## PROBLEM
Copy word for word the portion of the rows below that begins with the line containing "Of the items" and continues through the last of the rows, including both the first and last lines.

begin

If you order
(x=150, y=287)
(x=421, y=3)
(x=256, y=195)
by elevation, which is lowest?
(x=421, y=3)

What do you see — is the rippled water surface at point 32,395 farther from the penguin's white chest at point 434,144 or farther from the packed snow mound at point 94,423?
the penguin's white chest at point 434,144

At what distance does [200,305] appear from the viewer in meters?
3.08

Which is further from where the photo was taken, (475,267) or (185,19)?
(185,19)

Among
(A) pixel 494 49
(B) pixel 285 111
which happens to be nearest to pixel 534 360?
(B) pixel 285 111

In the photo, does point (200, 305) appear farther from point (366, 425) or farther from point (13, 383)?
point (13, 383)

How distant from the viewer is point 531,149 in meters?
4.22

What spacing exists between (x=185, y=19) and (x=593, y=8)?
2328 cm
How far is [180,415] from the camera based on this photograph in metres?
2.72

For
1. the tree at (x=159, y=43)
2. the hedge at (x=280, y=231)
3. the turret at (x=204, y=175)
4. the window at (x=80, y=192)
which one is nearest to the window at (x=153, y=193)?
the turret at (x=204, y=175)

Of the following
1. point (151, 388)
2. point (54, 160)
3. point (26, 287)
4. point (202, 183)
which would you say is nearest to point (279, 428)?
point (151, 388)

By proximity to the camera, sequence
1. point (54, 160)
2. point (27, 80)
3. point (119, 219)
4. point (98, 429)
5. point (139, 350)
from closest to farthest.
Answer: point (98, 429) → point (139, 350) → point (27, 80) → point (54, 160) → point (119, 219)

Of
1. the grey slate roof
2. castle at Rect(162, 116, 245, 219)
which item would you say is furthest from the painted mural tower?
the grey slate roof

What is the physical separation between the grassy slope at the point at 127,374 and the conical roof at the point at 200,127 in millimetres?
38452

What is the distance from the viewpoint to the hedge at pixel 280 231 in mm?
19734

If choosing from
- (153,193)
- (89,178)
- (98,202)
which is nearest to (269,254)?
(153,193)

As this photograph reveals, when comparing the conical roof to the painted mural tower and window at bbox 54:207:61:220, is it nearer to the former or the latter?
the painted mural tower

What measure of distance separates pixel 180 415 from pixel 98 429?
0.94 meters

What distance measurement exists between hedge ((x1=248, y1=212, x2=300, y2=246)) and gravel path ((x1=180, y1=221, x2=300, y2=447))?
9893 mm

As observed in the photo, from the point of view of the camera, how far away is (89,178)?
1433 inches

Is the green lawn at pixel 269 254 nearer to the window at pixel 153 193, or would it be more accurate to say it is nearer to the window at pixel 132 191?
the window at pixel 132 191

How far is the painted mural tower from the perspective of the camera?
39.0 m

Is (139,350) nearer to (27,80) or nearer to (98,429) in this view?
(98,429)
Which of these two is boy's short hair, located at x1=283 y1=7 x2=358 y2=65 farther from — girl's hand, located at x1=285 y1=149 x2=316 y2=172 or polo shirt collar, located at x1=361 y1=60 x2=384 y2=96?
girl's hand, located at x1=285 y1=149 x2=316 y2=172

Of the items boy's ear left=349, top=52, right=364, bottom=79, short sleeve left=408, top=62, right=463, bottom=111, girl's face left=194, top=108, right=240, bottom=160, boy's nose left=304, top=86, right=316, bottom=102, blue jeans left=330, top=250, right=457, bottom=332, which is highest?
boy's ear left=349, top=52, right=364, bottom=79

end

## ANSWER TO THIS EXERCISE
Of the items boy's ear left=349, top=52, right=364, bottom=79, short sleeve left=408, top=62, right=463, bottom=111, girl's face left=194, top=108, right=240, bottom=160, boy's nose left=304, top=86, right=316, bottom=102, blue jeans left=330, top=250, right=457, bottom=332, which is highest?
boy's ear left=349, top=52, right=364, bottom=79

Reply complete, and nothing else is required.